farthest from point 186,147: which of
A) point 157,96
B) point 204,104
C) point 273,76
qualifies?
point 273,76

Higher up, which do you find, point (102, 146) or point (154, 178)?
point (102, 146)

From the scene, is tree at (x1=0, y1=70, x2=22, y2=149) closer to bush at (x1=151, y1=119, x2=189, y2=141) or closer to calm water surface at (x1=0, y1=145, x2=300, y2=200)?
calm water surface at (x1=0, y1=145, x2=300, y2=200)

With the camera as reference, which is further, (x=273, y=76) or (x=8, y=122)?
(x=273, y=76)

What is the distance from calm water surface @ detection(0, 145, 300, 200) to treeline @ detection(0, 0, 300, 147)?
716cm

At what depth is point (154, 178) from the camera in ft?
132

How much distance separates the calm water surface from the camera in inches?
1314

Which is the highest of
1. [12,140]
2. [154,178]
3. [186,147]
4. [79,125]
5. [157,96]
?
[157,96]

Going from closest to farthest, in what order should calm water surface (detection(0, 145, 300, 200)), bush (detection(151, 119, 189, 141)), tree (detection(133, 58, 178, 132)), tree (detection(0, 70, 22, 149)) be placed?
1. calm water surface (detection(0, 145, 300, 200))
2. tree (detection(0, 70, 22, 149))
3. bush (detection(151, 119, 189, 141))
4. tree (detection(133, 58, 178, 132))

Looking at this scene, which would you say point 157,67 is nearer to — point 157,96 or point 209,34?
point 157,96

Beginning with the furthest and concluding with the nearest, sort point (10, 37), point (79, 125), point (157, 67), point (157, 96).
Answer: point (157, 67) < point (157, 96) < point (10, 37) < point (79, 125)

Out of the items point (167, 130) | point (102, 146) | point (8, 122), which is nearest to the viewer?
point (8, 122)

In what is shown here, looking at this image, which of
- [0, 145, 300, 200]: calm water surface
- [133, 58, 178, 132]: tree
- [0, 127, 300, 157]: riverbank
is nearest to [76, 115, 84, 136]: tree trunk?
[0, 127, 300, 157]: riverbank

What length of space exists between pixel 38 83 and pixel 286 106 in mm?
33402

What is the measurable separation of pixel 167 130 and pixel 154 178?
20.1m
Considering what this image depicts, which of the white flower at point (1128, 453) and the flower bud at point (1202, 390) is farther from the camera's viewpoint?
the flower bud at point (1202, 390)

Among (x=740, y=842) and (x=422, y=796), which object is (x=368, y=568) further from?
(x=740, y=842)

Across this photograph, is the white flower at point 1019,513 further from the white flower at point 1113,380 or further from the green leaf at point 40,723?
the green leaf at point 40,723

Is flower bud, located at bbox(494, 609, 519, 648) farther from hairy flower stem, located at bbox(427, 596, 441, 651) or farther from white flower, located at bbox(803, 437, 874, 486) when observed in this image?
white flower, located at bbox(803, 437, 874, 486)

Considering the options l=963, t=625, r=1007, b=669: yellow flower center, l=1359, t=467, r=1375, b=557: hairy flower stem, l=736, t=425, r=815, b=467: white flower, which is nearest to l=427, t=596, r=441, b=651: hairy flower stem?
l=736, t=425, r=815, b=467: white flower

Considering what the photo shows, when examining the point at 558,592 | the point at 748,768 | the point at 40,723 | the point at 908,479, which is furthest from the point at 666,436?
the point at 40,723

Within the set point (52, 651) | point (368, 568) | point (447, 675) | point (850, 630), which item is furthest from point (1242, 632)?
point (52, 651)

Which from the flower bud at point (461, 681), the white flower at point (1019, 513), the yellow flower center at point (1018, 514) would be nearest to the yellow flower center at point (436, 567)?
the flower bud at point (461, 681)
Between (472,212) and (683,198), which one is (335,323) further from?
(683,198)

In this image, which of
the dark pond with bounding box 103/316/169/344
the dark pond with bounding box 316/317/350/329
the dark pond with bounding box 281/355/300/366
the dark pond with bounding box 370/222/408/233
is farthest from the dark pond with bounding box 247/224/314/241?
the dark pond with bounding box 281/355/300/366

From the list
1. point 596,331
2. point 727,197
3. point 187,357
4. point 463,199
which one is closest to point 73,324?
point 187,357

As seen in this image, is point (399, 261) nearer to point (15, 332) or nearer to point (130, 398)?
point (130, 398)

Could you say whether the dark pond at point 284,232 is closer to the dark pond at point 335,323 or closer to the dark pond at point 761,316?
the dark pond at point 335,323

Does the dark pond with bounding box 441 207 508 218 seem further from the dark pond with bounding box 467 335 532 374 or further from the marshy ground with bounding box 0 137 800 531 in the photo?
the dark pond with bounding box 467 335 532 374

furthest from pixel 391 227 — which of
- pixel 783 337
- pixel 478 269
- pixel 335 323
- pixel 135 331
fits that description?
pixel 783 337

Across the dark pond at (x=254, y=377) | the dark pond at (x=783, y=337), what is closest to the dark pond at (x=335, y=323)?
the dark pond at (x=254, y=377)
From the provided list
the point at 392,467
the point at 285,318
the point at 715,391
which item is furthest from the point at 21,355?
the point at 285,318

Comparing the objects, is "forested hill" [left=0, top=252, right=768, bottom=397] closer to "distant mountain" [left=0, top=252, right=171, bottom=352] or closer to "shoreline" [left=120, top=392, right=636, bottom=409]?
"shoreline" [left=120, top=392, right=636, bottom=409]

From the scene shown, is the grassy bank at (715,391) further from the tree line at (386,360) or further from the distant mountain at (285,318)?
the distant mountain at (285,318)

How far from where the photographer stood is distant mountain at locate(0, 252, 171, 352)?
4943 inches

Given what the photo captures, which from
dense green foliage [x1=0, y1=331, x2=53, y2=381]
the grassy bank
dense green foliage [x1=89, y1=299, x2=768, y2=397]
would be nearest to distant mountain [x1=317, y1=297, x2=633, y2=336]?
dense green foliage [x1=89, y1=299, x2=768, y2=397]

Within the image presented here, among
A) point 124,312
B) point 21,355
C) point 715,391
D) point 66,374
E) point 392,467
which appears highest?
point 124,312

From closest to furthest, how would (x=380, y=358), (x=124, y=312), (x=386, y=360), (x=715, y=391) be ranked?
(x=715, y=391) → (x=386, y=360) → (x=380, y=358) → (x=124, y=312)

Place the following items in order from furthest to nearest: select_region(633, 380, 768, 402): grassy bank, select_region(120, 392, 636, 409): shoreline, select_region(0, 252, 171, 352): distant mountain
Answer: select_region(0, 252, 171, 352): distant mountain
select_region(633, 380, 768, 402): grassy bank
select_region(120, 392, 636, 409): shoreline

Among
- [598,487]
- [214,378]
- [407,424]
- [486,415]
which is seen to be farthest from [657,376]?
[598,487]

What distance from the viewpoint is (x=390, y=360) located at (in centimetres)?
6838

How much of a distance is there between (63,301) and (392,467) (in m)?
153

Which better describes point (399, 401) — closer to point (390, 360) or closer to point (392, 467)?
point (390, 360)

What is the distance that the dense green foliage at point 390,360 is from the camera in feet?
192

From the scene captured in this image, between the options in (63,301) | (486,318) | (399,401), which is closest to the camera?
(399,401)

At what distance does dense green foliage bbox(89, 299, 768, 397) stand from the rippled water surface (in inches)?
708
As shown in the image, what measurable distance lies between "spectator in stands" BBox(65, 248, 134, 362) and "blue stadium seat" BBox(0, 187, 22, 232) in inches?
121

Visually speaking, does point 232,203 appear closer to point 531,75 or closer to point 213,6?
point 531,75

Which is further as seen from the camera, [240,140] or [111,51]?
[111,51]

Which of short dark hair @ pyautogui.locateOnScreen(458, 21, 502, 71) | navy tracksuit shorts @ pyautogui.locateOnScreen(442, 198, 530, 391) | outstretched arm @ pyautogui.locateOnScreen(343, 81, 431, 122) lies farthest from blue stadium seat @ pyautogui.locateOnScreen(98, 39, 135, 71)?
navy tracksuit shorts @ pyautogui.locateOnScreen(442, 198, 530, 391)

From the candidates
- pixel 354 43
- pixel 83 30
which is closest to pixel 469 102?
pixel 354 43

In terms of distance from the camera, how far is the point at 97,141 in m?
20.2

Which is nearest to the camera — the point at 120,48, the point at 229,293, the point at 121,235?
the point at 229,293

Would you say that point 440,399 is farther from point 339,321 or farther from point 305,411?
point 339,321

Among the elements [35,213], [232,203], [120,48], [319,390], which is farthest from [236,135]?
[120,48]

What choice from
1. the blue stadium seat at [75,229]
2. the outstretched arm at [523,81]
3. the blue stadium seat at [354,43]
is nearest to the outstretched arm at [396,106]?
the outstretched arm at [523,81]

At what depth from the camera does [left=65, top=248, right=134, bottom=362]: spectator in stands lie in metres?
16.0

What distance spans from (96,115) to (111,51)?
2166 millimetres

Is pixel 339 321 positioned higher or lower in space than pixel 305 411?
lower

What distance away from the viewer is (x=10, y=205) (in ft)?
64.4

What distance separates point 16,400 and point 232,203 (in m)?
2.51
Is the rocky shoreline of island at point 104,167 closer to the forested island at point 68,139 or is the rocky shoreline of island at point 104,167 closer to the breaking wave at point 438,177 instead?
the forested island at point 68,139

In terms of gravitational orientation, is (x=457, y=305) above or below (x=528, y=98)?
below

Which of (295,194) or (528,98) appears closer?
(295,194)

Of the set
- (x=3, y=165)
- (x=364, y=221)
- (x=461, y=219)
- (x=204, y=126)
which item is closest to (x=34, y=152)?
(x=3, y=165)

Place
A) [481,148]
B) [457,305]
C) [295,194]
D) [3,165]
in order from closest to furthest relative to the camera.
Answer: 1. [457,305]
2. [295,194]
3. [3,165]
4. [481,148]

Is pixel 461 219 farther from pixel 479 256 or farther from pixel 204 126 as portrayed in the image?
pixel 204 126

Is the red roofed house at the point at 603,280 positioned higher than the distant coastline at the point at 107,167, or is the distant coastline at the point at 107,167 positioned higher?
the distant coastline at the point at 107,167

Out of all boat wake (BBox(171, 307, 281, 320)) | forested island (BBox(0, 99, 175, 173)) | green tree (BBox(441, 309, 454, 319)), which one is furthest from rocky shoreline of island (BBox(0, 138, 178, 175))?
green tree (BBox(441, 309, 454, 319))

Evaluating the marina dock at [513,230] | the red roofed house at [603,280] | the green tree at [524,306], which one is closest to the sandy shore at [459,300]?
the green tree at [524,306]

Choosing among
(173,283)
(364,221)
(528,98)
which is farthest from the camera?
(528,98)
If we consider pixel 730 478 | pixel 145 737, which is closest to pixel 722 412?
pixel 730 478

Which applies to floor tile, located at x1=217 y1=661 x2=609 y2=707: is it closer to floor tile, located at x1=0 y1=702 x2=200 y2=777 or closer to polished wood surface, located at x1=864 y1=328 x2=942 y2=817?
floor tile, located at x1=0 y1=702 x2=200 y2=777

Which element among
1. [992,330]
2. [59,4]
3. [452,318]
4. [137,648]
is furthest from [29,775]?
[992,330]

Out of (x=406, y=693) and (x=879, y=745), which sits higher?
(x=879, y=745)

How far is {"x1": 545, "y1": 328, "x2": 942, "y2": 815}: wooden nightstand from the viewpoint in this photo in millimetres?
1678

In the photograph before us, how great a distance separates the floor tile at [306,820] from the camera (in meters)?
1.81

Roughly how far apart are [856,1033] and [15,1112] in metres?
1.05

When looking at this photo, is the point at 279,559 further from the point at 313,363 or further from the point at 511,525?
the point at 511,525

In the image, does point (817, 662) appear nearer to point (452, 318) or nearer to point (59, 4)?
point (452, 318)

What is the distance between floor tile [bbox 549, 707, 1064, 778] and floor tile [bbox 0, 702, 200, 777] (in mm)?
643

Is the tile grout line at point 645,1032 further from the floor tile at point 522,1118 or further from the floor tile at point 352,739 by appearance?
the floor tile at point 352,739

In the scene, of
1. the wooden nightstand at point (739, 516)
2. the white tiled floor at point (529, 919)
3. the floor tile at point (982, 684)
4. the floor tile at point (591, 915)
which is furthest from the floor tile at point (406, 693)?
* * *
§ **WHAT IS NEEDED**
Copy each line exactly, from the line containing "In the image, does" down to the last line of the material, and no other lines.

§ **RIGHT ANSWER**
In the image, does point (817, 662) appear nearer to point (452, 318) or nearer to point (59, 4)?
point (452, 318)

What is the distance between floor tile [bbox 549, 707, 1064, 778] and floor tile [bbox 0, 702, 200, 777] (in mm)?
643

Is the tile grout line at point 645,1032 further from the floor tile at point 522,1118 or further from the floor tile at point 352,739 by appearance?
the floor tile at point 352,739

In the scene, of
1. the wooden nightstand at point (739, 516)
2. the white tiled floor at point (529, 919)
3. the floor tile at point (982, 684)
4. the floor tile at point (591, 915)
which is furthest from the floor tile at point (406, 693)?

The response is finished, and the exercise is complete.